Una vista panorámica

Tal vez nunca imaginamos ver a los vándalos tomar el Capitolio, sede de los legisladores en Estados Unidos instigados por un presidente ni ver a los porros magisteriales, conducidos sabemos por quién, quemar las puertas del Palacio Legislativo en Morelia hace tiempo.
Hay que nombrar las cosas por su nombre: se trata de crímenes que hay que condenar.
La actitud de la gente ante estos hechos varía mucho: hay multitudes indiferentes, hay gente que aplaude a los vándalos y los justifica, la verdad es que son criminales que destruyen.

El presidente contra el vandalismo en el Capitolio no se pronuncia porque no tiene la jerarquía de valores inscritos en el corazón del homo sapiens, su sistema de valores es su “yo”. Está cegado como muchas otras personas por la pasión del poder y del dinero, actúan por conveniencia .

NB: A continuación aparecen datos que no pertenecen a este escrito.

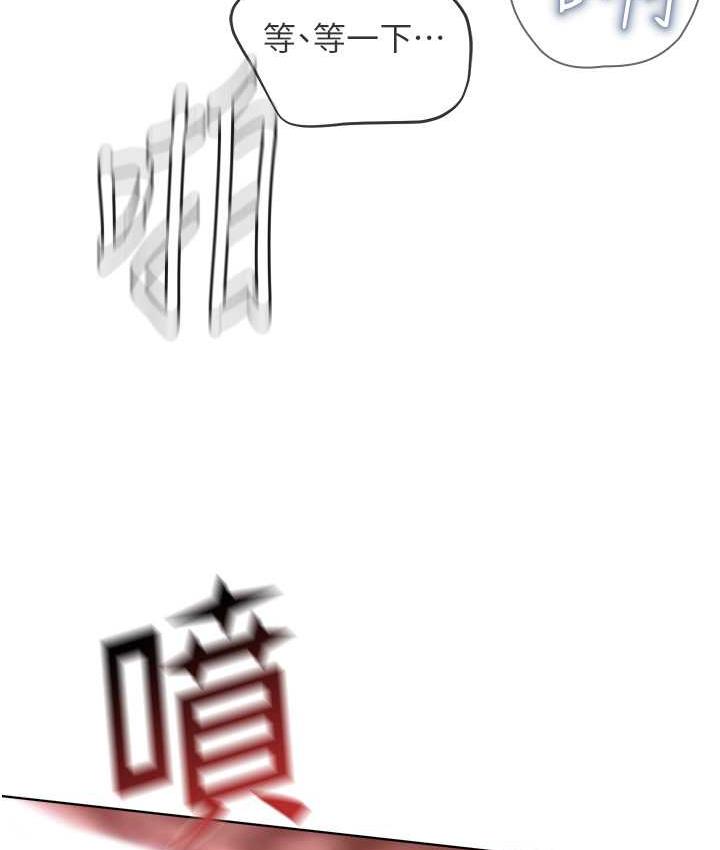 [韩国漫画] 邪教教主 剧情,青年#[122P]-3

Estamos atónitos de la actitud de Donald Trump que nos parece reprobable, pero él no es el único caso en el mundo, hay muchos, es pandemia.

Así el presidente de la gente de MO–NA quiere acabar con las instituciones democráticas como los órganos autónomos, el INE, el ÍFETEL… Es vandalismo en sentido figurado.

La sabiduría de lo alto

Hay que tomar opción con la razón y no con las vísceras… El hombre debe guiarse no por el momento y la conveniencia sino por un sistema de valores, una jerarquía.

Hay principios que son inmutables e intocables, son valores más allá de las circunstancias, los filósofos escolásticos, en la línea de Aristóteles, los llaman metafísicos.

Estos valores están fundados en bases inconmovibles, en Dios e inscritos en la naturaleza y dignidad congénita de la persona.

Es necesaria una jerarquía de valores bien definida para no actuar según el momento y la conveniencia e ir dando bandazos.

Puede cambiar el nombre según el tiempo y la cultura pero los conceptos y su verdad no.

Los hombres se dan a veces una pretendida jerarquía según su “ego”, sus preferencias y conveniencias, en su retórica aceptan los valores y principios tradicionales pero se apartan de lo que estableció el Creador y grabó en las entrañas de las criaturas. Se mueven en un espacio de falsedad, de hipocresía, es sólo retórica vana de un país bananero .

Son engañosos, tarde o temprano se descubre el vacío y la mentira y se vuelven contra la persona y la sociedad. abundan los casos en la historia pasada y presente. Al final siempre se descubre su maldad con resultados funestos, desastrosos. Ahí están las dictaduras como Venezuela.

Hay escuelas e instituciones que defienden estos principios, su orden y jerarquía, hay pensadores y creyentes .

El principio fundamental: hay que evitar el mal y hacer el bien. el bien y el mal están por encima del individuo y del presidente, se imponen al hombre.

Ante la clase gobernante que es capaz de estos hechos, de lo peor, hay que tomar una distancia crítica frente al presidente, así se trate de amlovers. Afirmaba el gran genio Aristóteles: amicus plato sed magis amica veritas, es mi amigo Platón pero es más amiga la verdad. Es hora de despertar, urge tomar conciencia: son indispensables los valores del hombre inteligente y libre, es el orden que nos salvará.

Ante las elecciones, el electorado y cada ciudadano debe despertar a su dignidad y al ordenamiento que dispuso su Creador de manera definitiva y grabó en sus entrañas. De ahí depende su excelencia y su dignidad.

Urge ayudar a los demás a recuperar su sabiduría, su dignidad, su respeto así podrá actuar con libertad y promover el orden público .

Por la educación formal y el diálogo amistoso y rico se puede ayudar a los demás.

Debemos ser capaces de conocer el mal, señalarlo y condenarlo, por encima de modas y poses, de afinidades con grupos, de ideologías.

Es una manera de liberar al humilde del abuso de los sabihondos, de la opresión de los poderosos, de denunciar el abuso de las autoridades, liberar al humilde para que defienda sus avances democráticos, su genuina libertad y progreso.

Hay que dar la mano al humilde para que se levante y defienda sus instituciones, sus libertades contra la dictadura y el populismo.

Debemos defender la persona y sus derechos del poder de los jefes: que no se aprovechen de su pobreza e ignorancia, que no los humillen con regalitos que no son tales.